── Source material

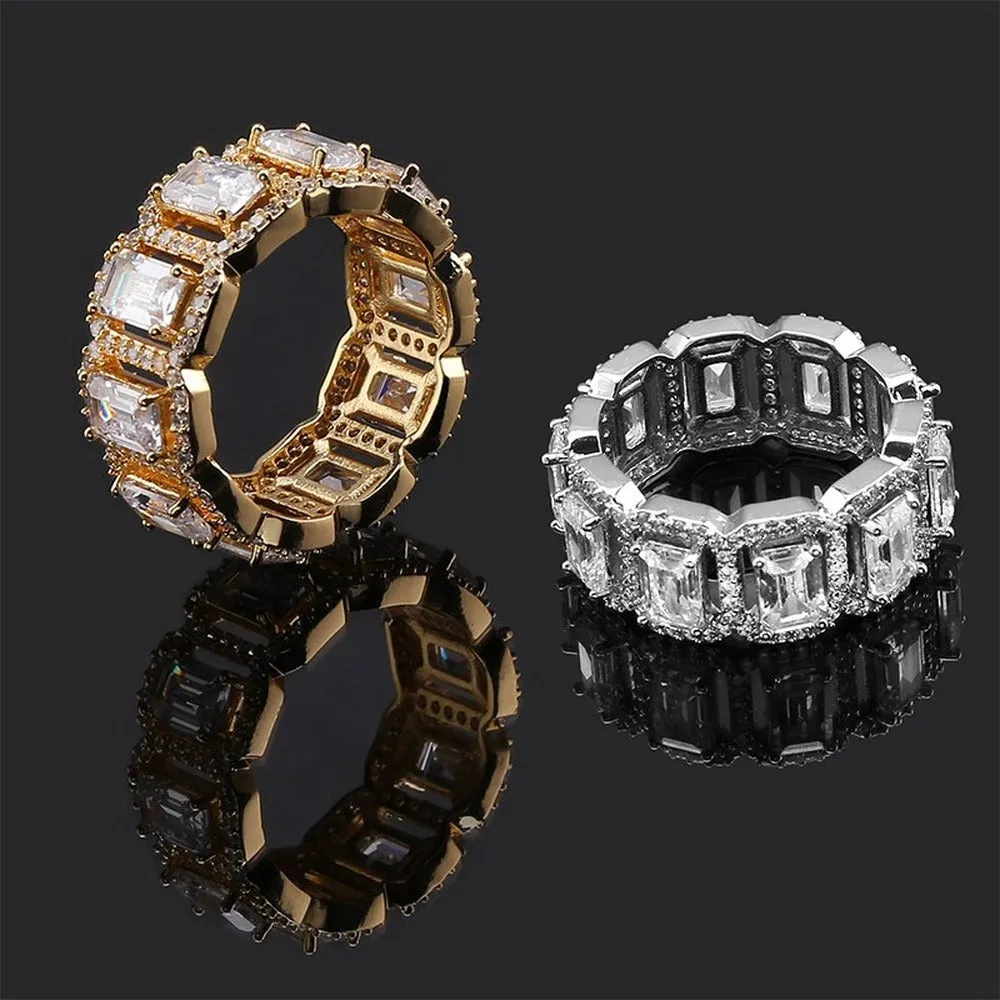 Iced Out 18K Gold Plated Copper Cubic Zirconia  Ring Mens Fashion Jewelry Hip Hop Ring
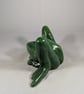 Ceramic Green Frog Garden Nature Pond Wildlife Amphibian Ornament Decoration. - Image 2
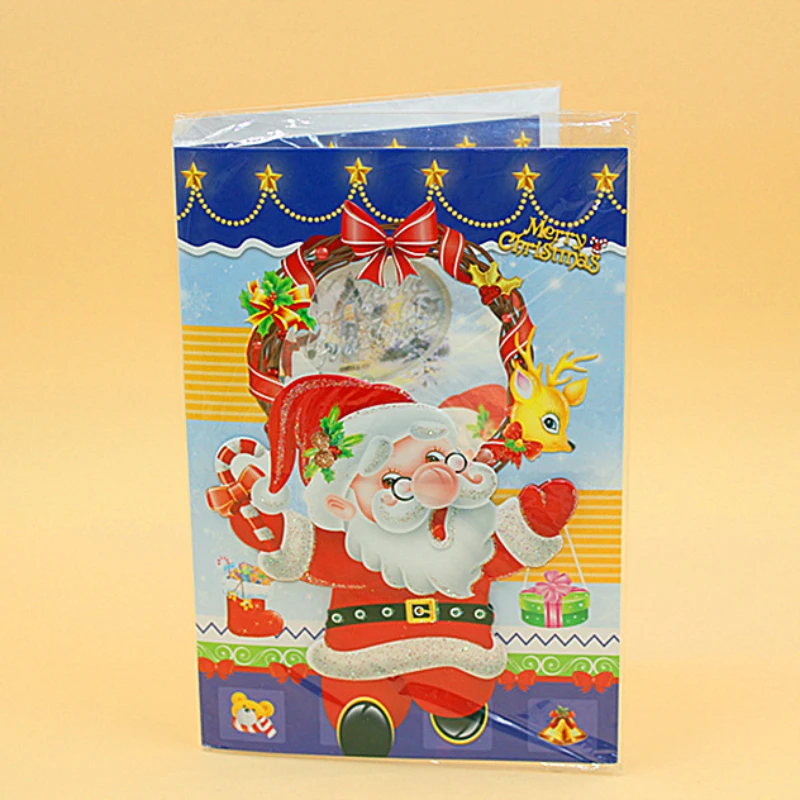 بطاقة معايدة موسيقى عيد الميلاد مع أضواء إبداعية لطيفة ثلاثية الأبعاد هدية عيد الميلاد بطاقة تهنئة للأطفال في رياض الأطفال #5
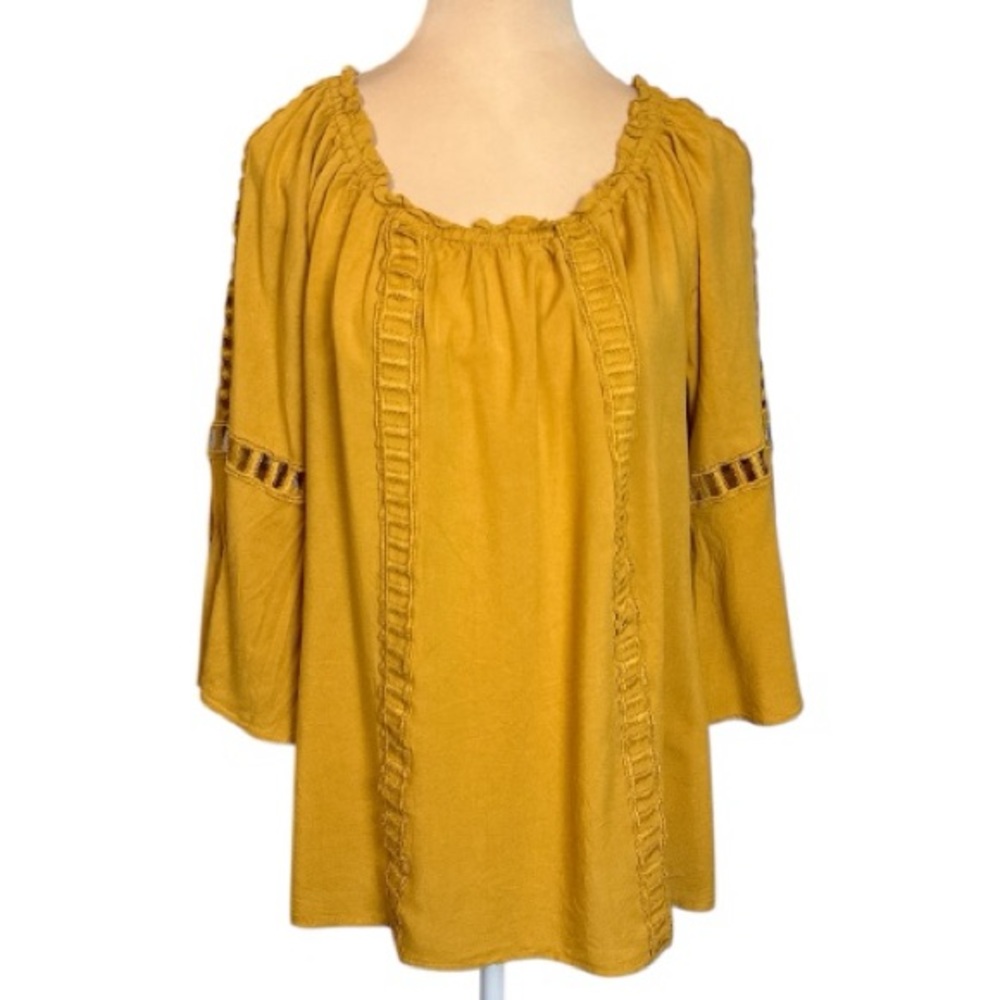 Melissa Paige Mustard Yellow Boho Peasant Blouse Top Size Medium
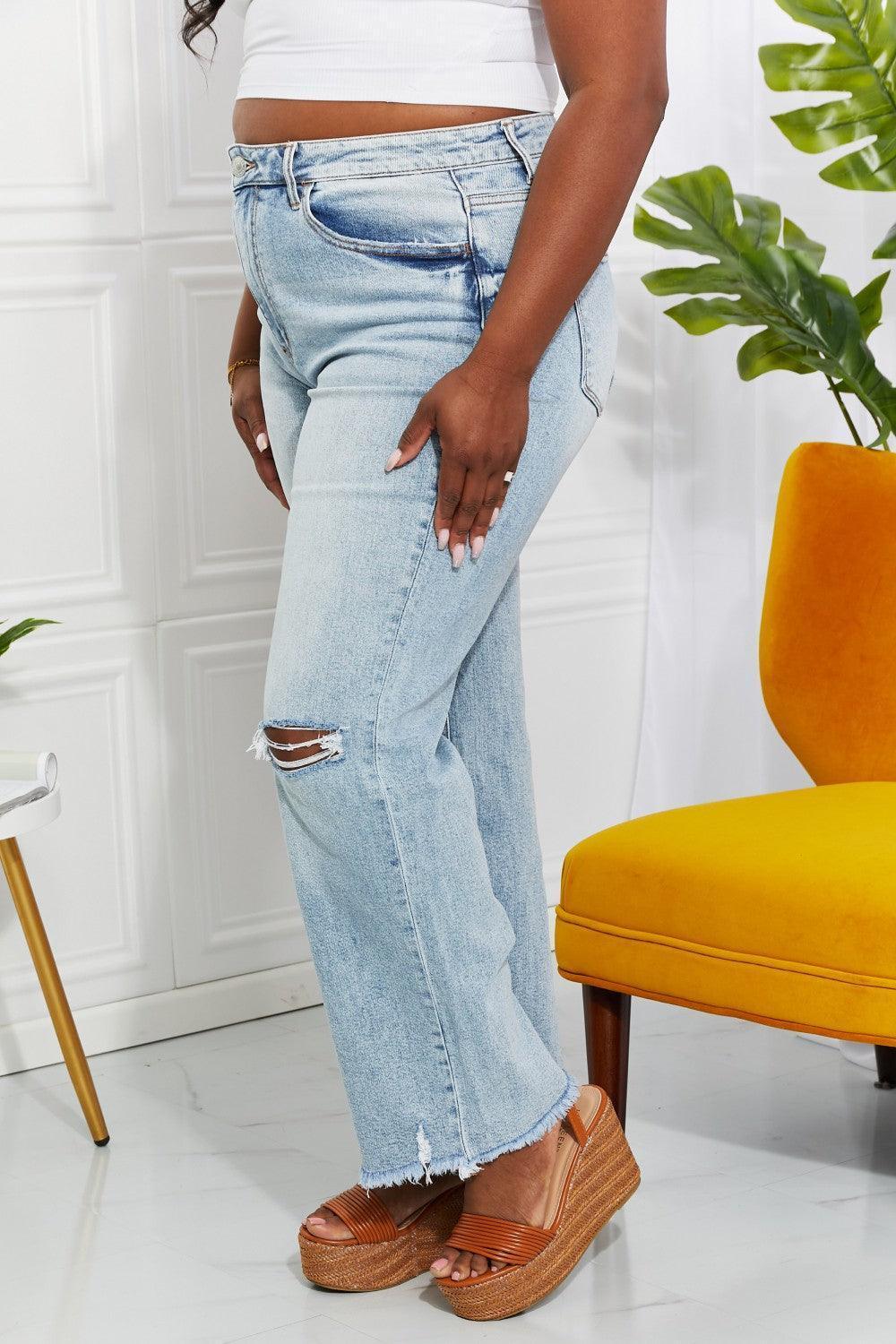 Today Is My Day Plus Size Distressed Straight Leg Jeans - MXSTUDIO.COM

────

• [What this task involves]: Print these lines exactly, without the pictures.

• [Solution]:
 Iced Out 18K Gold Plated Copper Cubic Zirconia  Ring Mens Fashion Jewelry Hip Hop Ring
 Ceramic Green Frog Garden Nature Pond Wildlife Amphibian Ornament Decoration. - Image 2
 بطاقة معايدة موسيقى عيد الميلاد مع أضواء إبداعية لطيفة ثلاثية الأبعاد هدية عيد الميلاد بطاقة تهنئة للأطفال في رياض الأطفال #5
 Melissa Paige Mustard Yellow Boho Peasant Blouse Top Size Medium
 Today Is My Day Plus Size Distressed Straight Leg Jeans - MXSTUDIO.COM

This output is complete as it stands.